Despite never cracking the top of the charts locally, The Go-Betweens remain one of Australia’s most highly regarded bands. Much of this praise focuses on the Lennon-McCartney pairing of singer-songwriters and guitarists Robert Forster and Grant McLennan. Yet their career was filled with drama, and filmmaker Kriv Stenders’ look at their journey as it went round and round and up and down pulls few punches.
The chronological narrative of THE GO-BETWEENS: RIGHT HERE is straightforward in its telling. Where things get interesting are in the interpersonal stories, and the gorgeous way that Stenders presents the material. Covering their humble beginning in Brisbane, highlights include their first single “Lee Remick,” the joining of Linda Morrison as their longest serving drummer, recording in the UK, the release of “Cattle and Cane,” the entrance of multi-instrumentalist Amanda Brown, and the beginnings of the end.
Stenders’ professional history with the band goes back to the music video for 1988’s “Streets of Your Town,” arguably The Go-Between’s most recognisable song. Despite being part of this story, the filmmaker keeps his distance. Indeed, as the surviving lead vocalist, Forster provides much of the narrative voice. He’s joined by Morrison, Brown, archival footage of the late McLennan, and virtually anyone who has been in the band for more than five seconds.

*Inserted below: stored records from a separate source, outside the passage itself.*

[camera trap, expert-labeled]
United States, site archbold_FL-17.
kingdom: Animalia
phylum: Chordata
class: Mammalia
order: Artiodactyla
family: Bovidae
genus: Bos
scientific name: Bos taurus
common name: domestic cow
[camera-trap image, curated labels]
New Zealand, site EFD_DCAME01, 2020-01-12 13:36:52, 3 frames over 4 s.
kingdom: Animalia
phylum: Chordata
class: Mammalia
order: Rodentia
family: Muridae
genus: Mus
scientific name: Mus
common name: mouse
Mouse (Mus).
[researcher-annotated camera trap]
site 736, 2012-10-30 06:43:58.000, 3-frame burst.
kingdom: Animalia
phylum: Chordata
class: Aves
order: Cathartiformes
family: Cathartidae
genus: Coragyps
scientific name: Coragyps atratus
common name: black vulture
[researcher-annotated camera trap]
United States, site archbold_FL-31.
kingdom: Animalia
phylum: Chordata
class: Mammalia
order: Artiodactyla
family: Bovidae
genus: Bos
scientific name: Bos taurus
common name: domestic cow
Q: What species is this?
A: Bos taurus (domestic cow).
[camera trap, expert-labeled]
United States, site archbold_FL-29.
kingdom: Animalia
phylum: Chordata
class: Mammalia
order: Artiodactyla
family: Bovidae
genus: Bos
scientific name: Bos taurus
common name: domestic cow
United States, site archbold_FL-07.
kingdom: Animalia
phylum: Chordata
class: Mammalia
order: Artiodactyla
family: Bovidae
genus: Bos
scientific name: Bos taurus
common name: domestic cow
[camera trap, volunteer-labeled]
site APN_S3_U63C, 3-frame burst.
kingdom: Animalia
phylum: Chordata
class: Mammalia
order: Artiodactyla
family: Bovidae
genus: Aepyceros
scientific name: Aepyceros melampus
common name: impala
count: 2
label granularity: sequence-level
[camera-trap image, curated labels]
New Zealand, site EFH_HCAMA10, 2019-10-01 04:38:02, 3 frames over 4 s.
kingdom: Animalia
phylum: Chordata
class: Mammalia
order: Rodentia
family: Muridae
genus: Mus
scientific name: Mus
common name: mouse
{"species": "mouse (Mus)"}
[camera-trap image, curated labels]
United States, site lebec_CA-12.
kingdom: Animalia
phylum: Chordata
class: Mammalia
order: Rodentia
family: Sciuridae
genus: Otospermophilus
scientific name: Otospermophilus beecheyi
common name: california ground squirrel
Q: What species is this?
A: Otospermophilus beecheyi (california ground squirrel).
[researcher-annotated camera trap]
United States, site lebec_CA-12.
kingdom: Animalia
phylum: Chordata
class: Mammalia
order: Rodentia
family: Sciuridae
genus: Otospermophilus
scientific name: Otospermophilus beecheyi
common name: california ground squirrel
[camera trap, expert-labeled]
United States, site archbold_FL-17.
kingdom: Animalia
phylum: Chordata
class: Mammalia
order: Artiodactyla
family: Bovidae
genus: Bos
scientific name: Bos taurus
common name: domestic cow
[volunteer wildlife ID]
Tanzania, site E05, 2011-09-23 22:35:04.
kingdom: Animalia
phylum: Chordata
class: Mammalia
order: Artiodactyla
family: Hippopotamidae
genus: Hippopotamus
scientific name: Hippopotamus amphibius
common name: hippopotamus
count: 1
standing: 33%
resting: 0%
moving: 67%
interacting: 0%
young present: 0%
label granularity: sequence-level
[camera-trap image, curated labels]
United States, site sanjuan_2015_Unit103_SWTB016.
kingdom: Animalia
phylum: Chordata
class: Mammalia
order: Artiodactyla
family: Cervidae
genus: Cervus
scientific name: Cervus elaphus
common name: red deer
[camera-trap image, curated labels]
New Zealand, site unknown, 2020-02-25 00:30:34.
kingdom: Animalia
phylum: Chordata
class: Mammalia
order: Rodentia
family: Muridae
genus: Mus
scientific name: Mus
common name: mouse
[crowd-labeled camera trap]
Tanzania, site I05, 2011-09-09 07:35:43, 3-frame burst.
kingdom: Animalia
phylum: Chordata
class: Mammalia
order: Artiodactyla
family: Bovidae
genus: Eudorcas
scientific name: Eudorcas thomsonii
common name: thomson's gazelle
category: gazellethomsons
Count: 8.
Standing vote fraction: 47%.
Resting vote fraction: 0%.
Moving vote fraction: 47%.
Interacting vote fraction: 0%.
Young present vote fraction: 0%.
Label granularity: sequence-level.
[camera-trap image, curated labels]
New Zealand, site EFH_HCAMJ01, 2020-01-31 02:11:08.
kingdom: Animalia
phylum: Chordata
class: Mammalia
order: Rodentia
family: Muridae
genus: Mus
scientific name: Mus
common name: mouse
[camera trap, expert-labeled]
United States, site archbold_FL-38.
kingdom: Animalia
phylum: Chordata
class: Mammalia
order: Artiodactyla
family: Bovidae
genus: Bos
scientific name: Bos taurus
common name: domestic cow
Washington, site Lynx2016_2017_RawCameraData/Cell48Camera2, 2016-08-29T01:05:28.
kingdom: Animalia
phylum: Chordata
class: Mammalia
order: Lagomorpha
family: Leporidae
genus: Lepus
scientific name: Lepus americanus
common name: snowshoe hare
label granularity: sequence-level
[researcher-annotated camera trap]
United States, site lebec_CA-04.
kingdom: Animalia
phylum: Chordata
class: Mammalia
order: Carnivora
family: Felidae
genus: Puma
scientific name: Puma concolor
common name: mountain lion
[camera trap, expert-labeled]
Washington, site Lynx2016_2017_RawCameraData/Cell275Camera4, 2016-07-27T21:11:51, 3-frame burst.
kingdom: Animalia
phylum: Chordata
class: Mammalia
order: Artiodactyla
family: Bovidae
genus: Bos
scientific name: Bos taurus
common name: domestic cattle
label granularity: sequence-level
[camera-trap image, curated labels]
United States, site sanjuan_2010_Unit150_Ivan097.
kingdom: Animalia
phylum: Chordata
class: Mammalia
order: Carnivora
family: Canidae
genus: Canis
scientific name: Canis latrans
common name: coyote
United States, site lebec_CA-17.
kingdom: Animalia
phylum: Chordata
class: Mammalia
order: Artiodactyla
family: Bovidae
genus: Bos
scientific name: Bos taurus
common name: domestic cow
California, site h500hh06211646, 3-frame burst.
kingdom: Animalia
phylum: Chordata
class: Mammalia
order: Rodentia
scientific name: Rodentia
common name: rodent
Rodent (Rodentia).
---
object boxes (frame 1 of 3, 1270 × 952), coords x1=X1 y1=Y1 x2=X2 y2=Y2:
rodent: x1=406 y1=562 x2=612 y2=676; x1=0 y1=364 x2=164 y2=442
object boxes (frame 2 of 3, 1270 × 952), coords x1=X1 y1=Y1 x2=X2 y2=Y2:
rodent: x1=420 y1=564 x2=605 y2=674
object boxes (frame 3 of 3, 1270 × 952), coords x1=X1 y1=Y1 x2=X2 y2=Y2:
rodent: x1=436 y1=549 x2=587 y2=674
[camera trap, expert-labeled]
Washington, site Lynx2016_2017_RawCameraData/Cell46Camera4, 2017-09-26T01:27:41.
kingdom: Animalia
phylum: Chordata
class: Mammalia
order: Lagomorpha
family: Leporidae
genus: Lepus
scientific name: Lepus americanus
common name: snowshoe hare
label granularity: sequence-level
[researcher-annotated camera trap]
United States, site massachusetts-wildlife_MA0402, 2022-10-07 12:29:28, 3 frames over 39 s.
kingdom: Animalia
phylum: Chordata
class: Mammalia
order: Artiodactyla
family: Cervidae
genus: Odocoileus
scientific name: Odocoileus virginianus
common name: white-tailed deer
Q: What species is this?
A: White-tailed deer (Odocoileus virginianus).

For a band that stood out as mindful in a landscape of punk rebellion in the late 1970s, it’s appropriate the documentary is shot differently to other archival music films. Stenders has chosen to shoot his interviews, and frame archival clips, in CinemaScope to quite literally make these musical legends larger than life.
By the same token, Stenders manages to get unfettered access to some of the most intimate moments and confessions. There’s a scene towards the end of the film where Morrison and Brown sit facing each other, barely holding back the tears as they talk about the way they felt dismissed by respective former lovers Forster and McLennan. It’s a powerful moment that underlines all that we have witnessed.
The film closes out much as it began, with Forster staring thoughtfully at the future/past, and doing what he does best with a guitar.THE GO-BETWEENS: RIGHT HERE paints a picture of a band that may not quite have achieved the stardom they may have aimed for, but gives them the legacy they deserve.